RBCs release ATP in response to low oxygen tension [18]. The starting event in the release of ATP from RBCs involves an interaction between deoxyHb and the cytoplasmic domain of the anion exchange protein band 3, i.e., the cdb3–deoxyHb/band 3 complex induces stress in the membrane components, triggering the downstream pathway responsible for ATP release. It has been shown that ATP release and cAMP accumulation are strongly reduced in RBCs in the presence of Aβ and associated with caspase-3 activation [31], thus decreasing tissue oxygenation, particularly in cerebral microvascular circulation, and aggravating AD pathology.
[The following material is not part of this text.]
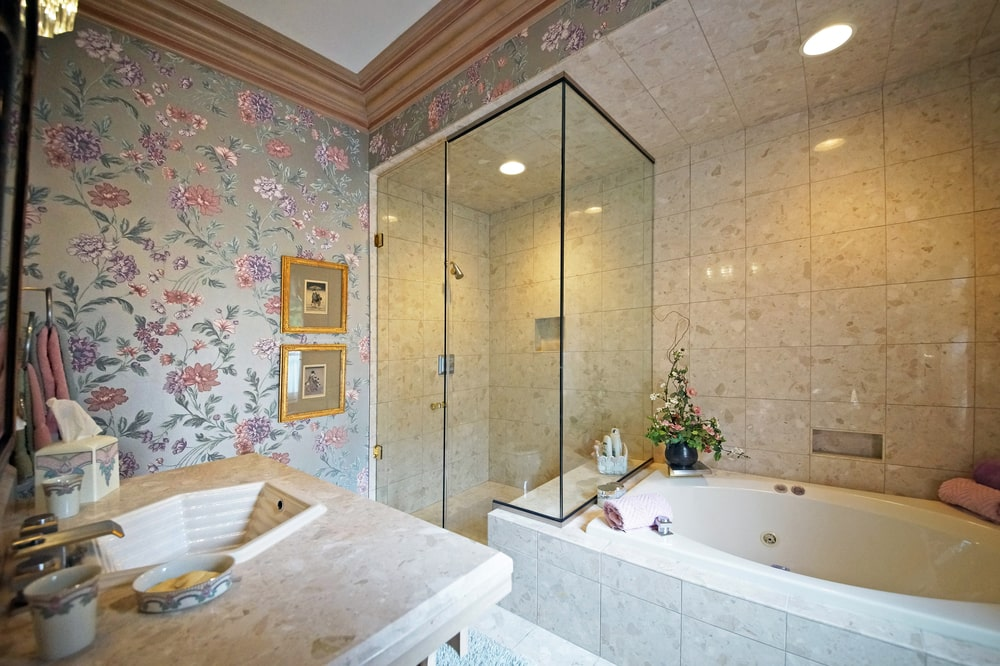 This is a look at the glass-enclosed shower area of this bathroom beside the bathtub that is across from the vanity. Image courtesy of Toptenrealestatedeals.com.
Here, we report that Aβ-mediated inhibition of ATP release from deoxygenated RBCs was abolished when cells were pre-incubated with sphingosine-1-phosphate (S1P) before treatment with Aβ. The signalling pathway underlying ATP release from RBCs includes the heterotrimeric G proteins Gs and Gi, adenylyl cyclase (AC), and cyclic AMP-dependent protein kinase A [18]. In the presence of S1P, comparable amounts of intracellular cAMP were measured following incubation with mastoparan 7 (i.e., stimulatory agent of Gi), both in the presence and absence of Aβ peptides; this finding suggests that the activity of the Gi subunit in heterotrimeric G proteins could not explain the protective effect induced by S1P in Aβ-treated RBCs. The possible role of S1P In AD is controversial, with some studies suggesting a causative role in AD while others propose a protective role [44]. We observed that the pre-treatment with a caspase-3 inhibitor, i.e., Z-DEVD-FMK, before Aβ, could rescue ATP and cAMP levels to those observed in control cells. We suggest that S1P inhibited the Aβ-mediated activation of caspase-3 activity, protecting the cytoplasmic domain of the anion exchange protein band 3, i.e., cdb3, through caspase-3 cleavage.
Since the release of ATP from RBCs occurs in response to low oxygen tension and consists of an interaction between deoxyHb and cdb3 [18], our findings indicate that the mechanism underlying the protective role of S1P on the inhibition of ATP release, triggered by Aβ, partially involves the S1P-mediated abrogation of caspase-3 activation. These findings align with a previous paper, which showed that the S1P agonist SEW2871 decreased Aβ-induced caspase-3 activation, neuronal death, and cognitive damage in rats with AD [45]. Furthermore, we showed that S1P increased 2,3-DPG levels within the cell. In a previous study [16], it has been suggested that S1P induces 2,3 DPG production by binding directly to deoxy-Hb, thereby stabilizing Hb in the deoxygenated state. DeoxyHb binds to cdb3, triggering the release of some glycolytic enzymes to the cytosol, thereby increasing glycolysis flux to produce more 2,3-DPG. Thus, the increase in 2,3 DPG can bind more oxyHb molecules, meaning S1P promotes deoxyHb anchoring to cdb3 and triggers the mechanism responsible for ATP release from RBCs in response to low oxygen tension.

4. Materials and Methods

4.1. Chemicals

Aβ peptide (1-42) purity > 98%. was purchased by Peptide Speciality Laboratories GmbH (Heidelberg, Germany). Peptides were solubilized in 100% 1,1,1,3,3,3-hexafluoro-2-propanol (HFIP; Sigma, St. Louis, MO, USA). The HFIP was then removed by vacuum evaporation, and the remaining disaggregated peptide was dissolved in dimethylsulphoxide (DMSO). Sphingosine-1-phosphate (S1P) and other chemicals were purchased from Sigma Aldrich (St. Louis, MO, USA).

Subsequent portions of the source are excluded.